When the CFTC issued its guidance, it was trying to bring some order and standardization to a relatively new financial area: trading derivatives based on voluntary carbon credits. These credits are often used by companies to offset their emissions, and the derivatives market allows investors to bet on their future value. By scrapping the CFTC’s guidance, Congress is essentially removing the designated rulebook for listing these products. For people working in finance or anyone relying on regulated markets, this means less certainty. It’s like playing a high-stakes poker game where the dealer suddenly takes away the official rules sheet halfway through the hand. Without clear federal guidelines, the integrity of the voluntary carbon market—which is supposed to help fund real climate projects—becomes harder to verify, potentially opening the door to greater risks of fraud or market manipulation.

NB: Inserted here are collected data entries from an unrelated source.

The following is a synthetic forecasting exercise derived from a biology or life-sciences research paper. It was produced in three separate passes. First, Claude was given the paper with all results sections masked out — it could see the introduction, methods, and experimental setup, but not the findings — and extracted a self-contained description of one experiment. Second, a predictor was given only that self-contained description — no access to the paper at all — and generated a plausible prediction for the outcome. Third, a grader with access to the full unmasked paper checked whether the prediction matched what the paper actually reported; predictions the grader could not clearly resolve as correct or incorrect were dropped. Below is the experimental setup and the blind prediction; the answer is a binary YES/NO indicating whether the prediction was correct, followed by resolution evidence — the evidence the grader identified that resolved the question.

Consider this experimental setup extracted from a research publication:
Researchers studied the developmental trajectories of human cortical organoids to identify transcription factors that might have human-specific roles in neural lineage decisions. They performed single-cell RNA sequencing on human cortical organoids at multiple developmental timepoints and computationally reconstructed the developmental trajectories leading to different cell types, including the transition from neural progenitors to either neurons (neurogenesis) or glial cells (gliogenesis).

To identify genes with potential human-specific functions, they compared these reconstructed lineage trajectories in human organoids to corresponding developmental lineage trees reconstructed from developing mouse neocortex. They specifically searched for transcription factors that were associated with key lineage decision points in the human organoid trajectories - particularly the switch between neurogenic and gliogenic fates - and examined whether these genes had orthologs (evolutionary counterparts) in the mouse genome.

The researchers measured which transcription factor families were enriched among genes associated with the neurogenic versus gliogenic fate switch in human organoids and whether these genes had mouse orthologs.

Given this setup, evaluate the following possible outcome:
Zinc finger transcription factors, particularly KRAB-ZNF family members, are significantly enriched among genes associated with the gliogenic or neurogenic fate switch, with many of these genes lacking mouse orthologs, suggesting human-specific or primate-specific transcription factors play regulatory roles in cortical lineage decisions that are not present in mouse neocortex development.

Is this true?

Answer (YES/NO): NO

This move primarily benefits market participants who found the CFTC’s now-defunct guidance too restrictive or burdensome. If you’re running a trading operation and prefer minimal federal oversight, this resolution is a win because it removes a layer of compliance complexity. However, for the public interest, and for companies that actually want to purchase reliable carbon offsets, this lack of oversight is a problem. The whole point of the voluntary carbon market is to ensure that money is flowing to real emission reduction projects. If the financial instruments (the derivatives) tied to these projects aren't properly regulated, it becomes harder for buyers to trust the legitimacy of the underlying credit. This uncertainty could slow down investment in climate projects, which is the opposite of the market’s intended goal.
Using the Congressional Review Act (CRA) to nullify agency rules is a powerful tool. It’s a clean kill—the guidance is gone, and the agency is restricted from issuing substantially similar guidance in the future without specific legislative direction. For everyday people, the impact is subtle but real. If you’re a consumer or an employee at a company trying to meet sustainability goals, the reliability of the carbon offsets your company buys just got cloudier. If the financial products tied to those offsets lack clear regulatory standards, the entire system is less trustworthy. This resolution doesn't replace the rules; it just creates a void, leaving a complex, high-value financial market without the federal oversight framework the CFTC intended to provide.